**Requirements**: Please update the records by replacing "observer" with "viewer" throughout and leaving everything else unchanged.

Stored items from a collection
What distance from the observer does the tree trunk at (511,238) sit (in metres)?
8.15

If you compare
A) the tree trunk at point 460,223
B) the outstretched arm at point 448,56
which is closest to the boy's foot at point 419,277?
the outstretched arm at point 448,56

**Solution below**:
What distance from the viewer does the tree trunk at (511,238) sit (in metres)?
8.15

If you compare
A) the tree trunk at point 460,223
B) the outstretched arm at point 448,56
which is closest to the boy's foot at point 419,277?
the outstretched arm at point 448,56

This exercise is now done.